Гермиона сухо сглотнула, не веря своим ушам. Кем был этот человек, окутанный заревом дьявольского алого пламени, рука об руку с которым столпились тени прошлого? Почему он был так похож на ее бывшего профессора зельеварения Северуса Снейпа и… говорил такие странные, чуждые ему вещи? Ей показалось, или он только что сделал комплимент ее личностным качествам? Он похвалил ее? Но ведь профессор Снейп никогда никого не хвалил!

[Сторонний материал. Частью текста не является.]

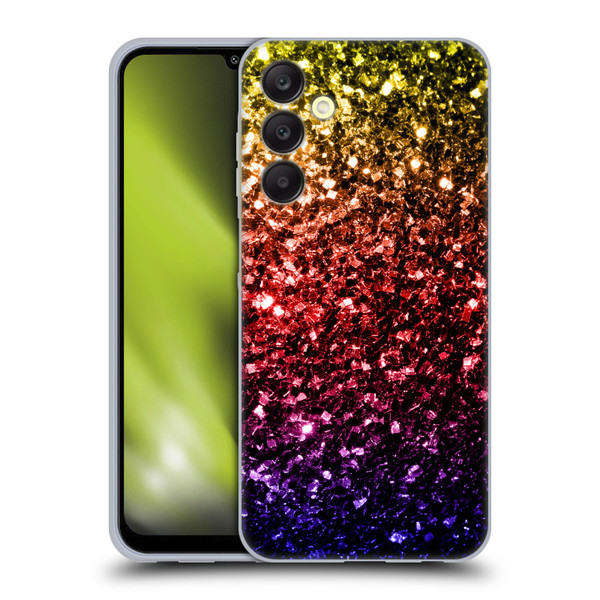 PLdesign Glitter Sparkles Rainbow Soft Gel Case for Samsung Galaxy A25 5G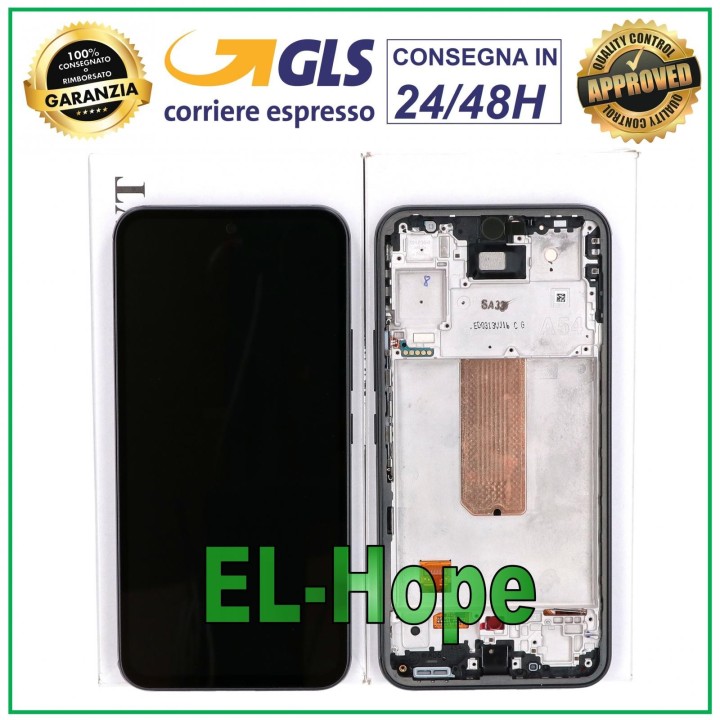 ORIGINAL TOUCH LCD DISPLAY SAMSUNG A54 5G 2023 SM-A546 BLACK FRAME GH82-31231A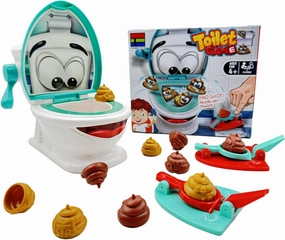 Poop Shoot Toilet Game, Funny Poop Family Board Game for Kids and Adults, Includes 12 Poop Toys, 2 Launchers and A Sticker, Gift for 4  Year Olds Kids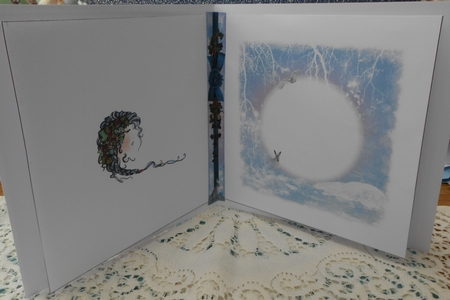 The Seasons - The Joy of Winter - 3D Decoupage + Matching Insert & Tag  by Valerie Cuthbertson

– Ты наверняка уже успела убедиться, что Министерство живет по законам улиц, – в задумчивости он сделал несколько шагов по комнате и остановился у изножья кровати, а затем, подняв холодный жесткий взгляд, продолжил: – И эти законы предельно просты: если хочешь выжить, бей первым и наверняка. А если соперник все-таки оказался быстрее, немедленно вставай, как бы больно ни было. Вставай и бей в ответ, иначе ты труп.
Гермиона, затаив дыхание, во все глаза смотрела, как его кулак на секунду сжался, и казалось, на острых бледных костяшках медленно проступили кровавые ссадины, оставленные от встречи с чьими-то скулами. Моргнув, она поняла, что это была снова всего лишь причудливая игра красноватого света камина, переплетающегося с ее слишком бурным воображением.
– Красивую сказочку о том, как сложна и запутанна жизнь, придумали бездельники от скуки, чтобы потешить себя и оправдать собственную праздность, – негромкий рокот его голоса ложился мурашками по спине, а жесткие слова вызывали необъяснимый трепет. – А на самом деле, мисс Грейнджер, жизнь настолько проста, что всегда сводится лишь к одному и тому же выбору: либо встаешь и даешь в морду, либо ты труп.